Do zawału doszło w miejscu skrzyżowania tzw. dowierzchni, czyli pochyłego wyrobiska korytarzowego dzielącego pole eksploatacyjne, z rozcinką, czyli korytarzowym wyrobiskiem przygotowawczym, wykonywanym na wysokość eksploatowanego pokładu węgla.

Jak dotąd brak precyzyjnych informacji o możliwych przyczynach zawału. Niektórzy opuszczający kopalnię górnicy mówili zgromadzonym przed zakładem reporterom, że odczuli wstrząs; nie potwierdzono jednak takich informacji, podobnie jak nieoficjalnych doniesień, jakoby do utraty stabilności obudowy chodnika i zawału miała przyczynić się zgromadzona w wyrobisku woda.

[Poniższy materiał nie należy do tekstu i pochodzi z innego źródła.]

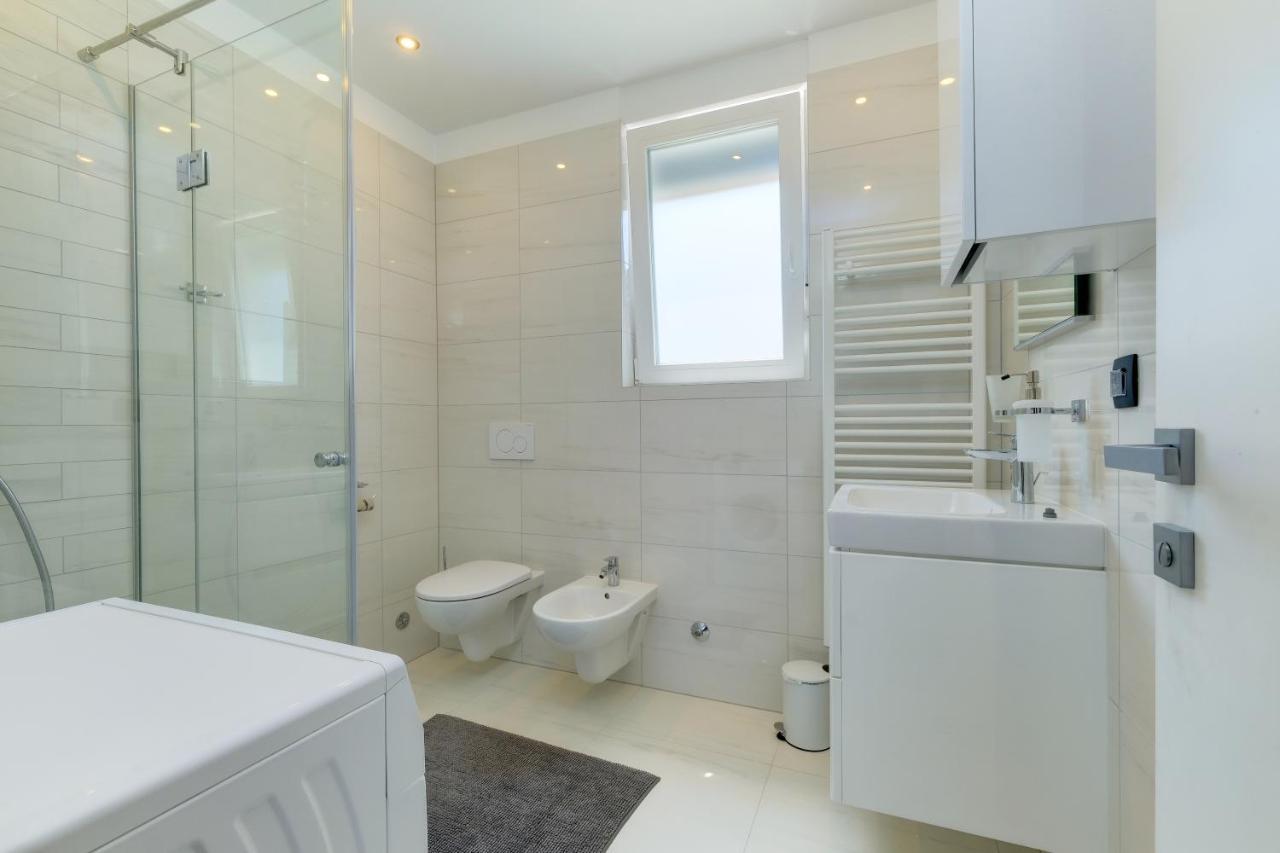 Apartments Hemetek Велі-Лошинь Екстер'єр фото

Kopalnia "Staszic" zaliczana jest do lepszych w polskim górnictwie. Należy do Katowickiego Holdingu Węglowego, który w ostatnich latach stale notuje dodatnie wyniki finansowe, rzędu kilkudziesięciu milionów złotych rocznie.

Łącznie z ofiarami nocnego wypadku, w tym roku w kopalniach węgla kamiennego zginęło już pięciu górników, a w całym polskim górnictwie dziewięciu. Poprzedni śmiertelny wypadek w kopalni miał miejsce zaledwie kilka godzin przed tragedią w "Staszicu" - w kopalni "Rydułtowy-Anna" zginął 42-letni górnik-kombajnista.

W ubiegłym roku praca górnicza przyniosła 48 ofiar, z czego 44 w kopalniach węgla kamiennego. Najtragiczniejszy był wypadek w kopalni "Halemba" w Rudzie Śląskiej, gdzie w listopadzie po wybuchach metanu i pyłu węglowego zginęło 23 górników.